### Information given

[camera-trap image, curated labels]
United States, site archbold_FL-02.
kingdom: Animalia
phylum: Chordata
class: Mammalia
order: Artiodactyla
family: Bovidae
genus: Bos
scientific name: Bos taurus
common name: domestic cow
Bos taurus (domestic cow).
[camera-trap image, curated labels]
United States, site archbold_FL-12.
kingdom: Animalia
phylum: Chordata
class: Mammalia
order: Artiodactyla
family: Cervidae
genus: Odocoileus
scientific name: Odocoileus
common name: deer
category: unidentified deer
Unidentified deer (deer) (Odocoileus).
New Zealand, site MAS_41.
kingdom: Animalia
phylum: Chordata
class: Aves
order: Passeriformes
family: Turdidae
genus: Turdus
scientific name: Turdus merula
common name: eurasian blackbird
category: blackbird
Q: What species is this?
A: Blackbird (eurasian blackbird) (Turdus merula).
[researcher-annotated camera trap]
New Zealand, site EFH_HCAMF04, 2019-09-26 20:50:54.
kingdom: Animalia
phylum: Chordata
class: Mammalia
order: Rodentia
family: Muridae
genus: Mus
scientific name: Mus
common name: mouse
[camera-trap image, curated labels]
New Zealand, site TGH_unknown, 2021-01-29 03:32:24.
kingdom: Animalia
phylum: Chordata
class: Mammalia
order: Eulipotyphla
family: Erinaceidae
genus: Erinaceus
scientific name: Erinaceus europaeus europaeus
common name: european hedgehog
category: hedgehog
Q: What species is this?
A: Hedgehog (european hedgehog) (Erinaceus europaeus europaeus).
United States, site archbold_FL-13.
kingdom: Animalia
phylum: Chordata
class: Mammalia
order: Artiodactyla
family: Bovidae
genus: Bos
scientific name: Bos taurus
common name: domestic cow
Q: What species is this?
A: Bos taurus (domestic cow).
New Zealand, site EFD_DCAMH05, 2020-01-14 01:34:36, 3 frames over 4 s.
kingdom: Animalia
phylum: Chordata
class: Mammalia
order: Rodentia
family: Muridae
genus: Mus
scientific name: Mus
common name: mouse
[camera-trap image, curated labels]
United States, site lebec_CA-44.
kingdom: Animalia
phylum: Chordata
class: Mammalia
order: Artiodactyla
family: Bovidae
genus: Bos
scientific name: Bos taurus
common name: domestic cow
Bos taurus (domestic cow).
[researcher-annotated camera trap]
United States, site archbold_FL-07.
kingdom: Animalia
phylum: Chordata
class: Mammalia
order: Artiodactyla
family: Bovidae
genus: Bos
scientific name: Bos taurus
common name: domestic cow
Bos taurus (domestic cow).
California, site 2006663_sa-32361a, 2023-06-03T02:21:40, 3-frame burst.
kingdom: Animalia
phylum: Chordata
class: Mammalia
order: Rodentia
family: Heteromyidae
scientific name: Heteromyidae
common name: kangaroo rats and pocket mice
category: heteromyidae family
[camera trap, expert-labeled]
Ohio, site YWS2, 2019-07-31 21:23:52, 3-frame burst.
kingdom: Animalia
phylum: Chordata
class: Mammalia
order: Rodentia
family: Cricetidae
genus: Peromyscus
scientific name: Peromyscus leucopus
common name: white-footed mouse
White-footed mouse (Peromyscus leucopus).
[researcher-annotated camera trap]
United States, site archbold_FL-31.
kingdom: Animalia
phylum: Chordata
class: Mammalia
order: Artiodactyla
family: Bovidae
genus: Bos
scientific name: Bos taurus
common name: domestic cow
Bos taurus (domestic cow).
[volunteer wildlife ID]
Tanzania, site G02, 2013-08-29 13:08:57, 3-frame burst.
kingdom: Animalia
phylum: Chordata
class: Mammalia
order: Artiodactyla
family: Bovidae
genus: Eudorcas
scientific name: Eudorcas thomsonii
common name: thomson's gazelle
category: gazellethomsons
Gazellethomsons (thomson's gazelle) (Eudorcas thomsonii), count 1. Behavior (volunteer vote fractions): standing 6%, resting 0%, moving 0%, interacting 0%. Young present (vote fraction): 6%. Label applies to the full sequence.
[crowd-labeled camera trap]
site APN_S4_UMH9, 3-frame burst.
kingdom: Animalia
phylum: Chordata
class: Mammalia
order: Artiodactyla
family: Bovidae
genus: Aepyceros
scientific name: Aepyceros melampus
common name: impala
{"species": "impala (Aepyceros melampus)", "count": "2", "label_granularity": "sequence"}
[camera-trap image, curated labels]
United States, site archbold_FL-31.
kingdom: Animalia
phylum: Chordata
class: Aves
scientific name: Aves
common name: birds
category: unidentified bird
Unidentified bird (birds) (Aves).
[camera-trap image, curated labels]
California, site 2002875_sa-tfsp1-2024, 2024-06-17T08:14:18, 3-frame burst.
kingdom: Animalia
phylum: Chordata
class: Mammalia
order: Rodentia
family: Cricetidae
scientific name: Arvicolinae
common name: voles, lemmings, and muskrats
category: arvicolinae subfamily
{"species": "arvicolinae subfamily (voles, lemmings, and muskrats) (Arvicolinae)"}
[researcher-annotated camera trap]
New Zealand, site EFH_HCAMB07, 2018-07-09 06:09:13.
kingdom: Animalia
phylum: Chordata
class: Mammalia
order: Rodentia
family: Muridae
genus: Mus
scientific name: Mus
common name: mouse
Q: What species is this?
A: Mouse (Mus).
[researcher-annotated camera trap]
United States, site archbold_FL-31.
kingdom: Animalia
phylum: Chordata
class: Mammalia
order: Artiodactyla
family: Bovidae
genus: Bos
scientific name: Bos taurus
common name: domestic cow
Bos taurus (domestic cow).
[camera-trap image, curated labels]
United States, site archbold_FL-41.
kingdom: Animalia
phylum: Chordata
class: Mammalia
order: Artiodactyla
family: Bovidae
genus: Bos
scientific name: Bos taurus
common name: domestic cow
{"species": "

### Your instructions
Set down only the lines above that fall between the line holding "[volunteer wildlife ID]" and the line holding "common name: thomson's gazelle", inclusive, keeping each exact.

### Exercise output
[volunteer wildlife ID]
Tanzania, site G02, 2013-08-29 13:08:57, 3-frame burst.
kingdom: Animalia
phylum: Chordata
class: Mammalia
order: Artiodactyla
family: Bovidae
genus: Eudorcas
scientific name: Eudorcas thomsonii
common name: thomson's gazelle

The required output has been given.